··· SUPPLIED RECORDS ···

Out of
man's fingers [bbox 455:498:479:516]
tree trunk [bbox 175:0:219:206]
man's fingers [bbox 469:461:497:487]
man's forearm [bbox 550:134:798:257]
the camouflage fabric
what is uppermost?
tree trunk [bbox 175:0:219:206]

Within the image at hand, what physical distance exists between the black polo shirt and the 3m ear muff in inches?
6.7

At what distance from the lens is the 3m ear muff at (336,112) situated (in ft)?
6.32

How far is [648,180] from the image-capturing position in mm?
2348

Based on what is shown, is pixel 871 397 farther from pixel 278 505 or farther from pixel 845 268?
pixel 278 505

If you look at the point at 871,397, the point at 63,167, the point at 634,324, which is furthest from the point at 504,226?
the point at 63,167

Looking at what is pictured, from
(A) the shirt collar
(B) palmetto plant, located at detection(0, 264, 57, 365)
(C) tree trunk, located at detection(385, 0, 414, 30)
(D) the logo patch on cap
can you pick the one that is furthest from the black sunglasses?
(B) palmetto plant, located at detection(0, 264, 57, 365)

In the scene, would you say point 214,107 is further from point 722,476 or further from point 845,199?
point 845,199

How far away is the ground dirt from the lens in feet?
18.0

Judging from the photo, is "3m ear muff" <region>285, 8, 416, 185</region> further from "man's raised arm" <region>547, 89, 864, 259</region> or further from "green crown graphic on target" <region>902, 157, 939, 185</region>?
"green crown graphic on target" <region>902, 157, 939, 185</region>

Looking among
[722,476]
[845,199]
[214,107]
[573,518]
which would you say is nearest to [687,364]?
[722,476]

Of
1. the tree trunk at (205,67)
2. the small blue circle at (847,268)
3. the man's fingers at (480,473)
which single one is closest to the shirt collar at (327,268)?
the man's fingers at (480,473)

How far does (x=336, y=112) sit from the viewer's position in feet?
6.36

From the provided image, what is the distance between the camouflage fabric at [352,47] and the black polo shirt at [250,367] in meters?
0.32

···

Please output all of the records above again, line for line, with no changes.

Out of
man's fingers [bbox 455:498:479:516]
tree trunk [bbox 175:0:219:206]
man's fingers [bbox 469:461:497:487]
man's forearm [bbox 550:134:798:257]
the camouflage fabric
what is uppermost?
tree trunk [bbox 175:0:219:206]

Within the image at hand, what physical distance exists between the black polo shirt and the 3m ear muff in inches?
6.7

At what distance from the lens is the 3m ear muff at (336,112) situated (in ft)?
6.32

How far is [648,180] from the image-capturing position in mm?
2348

Based on what is shown, is pixel 871 397 farther from pixel 278 505 or farther from pixel 845 268?
pixel 278 505

If you look at the point at 871,397, the point at 63,167, the point at 634,324, which is furthest from the point at 504,226?
the point at 63,167

Looking at what is pictured, from
(A) the shirt collar
(B) palmetto plant, located at detection(0, 264, 57, 365)
(C) tree trunk, located at detection(385, 0, 414, 30)
(D) the logo patch on cap
can you pick the one that is furthest from the black sunglasses?
(B) palmetto plant, located at detection(0, 264, 57, 365)

In the scene, would you say point 214,107 is further from point 722,476 or further from point 845,199?
point 845,199

How far away is the ground dirt from the lens in feet?
18.0

Judging from the photo, is "3m ear muff" <region>285, 8, 416, 185</region> further from "man's raised arm" <region>547, 89, 864, 259</region> or further from "green crown graphic on target" <region>902, 157, 939, 185</region>?
"green crown graphic on target" <region>902, 157, 939, 185</region>

Looking among
[722,476]
[845,199]
[214,107]
[573,518]
which would you say is nearest to [687,364]?
[722,476]

Of
1. the tree trunk at (205,67)
2. the small blue circle at (847,268)
3. the man's fingers at (480,473)
which single one is closest to the shirt collar at (327,268)?
the man's fingers at (480,473)

How far does (x=336, y=112) sit from the viewer's position in feet?
6.36

From the provided image, what is the distance between the camouflage fabric at [352,47] and the black polo shirt at [250,367] in meters?
0.32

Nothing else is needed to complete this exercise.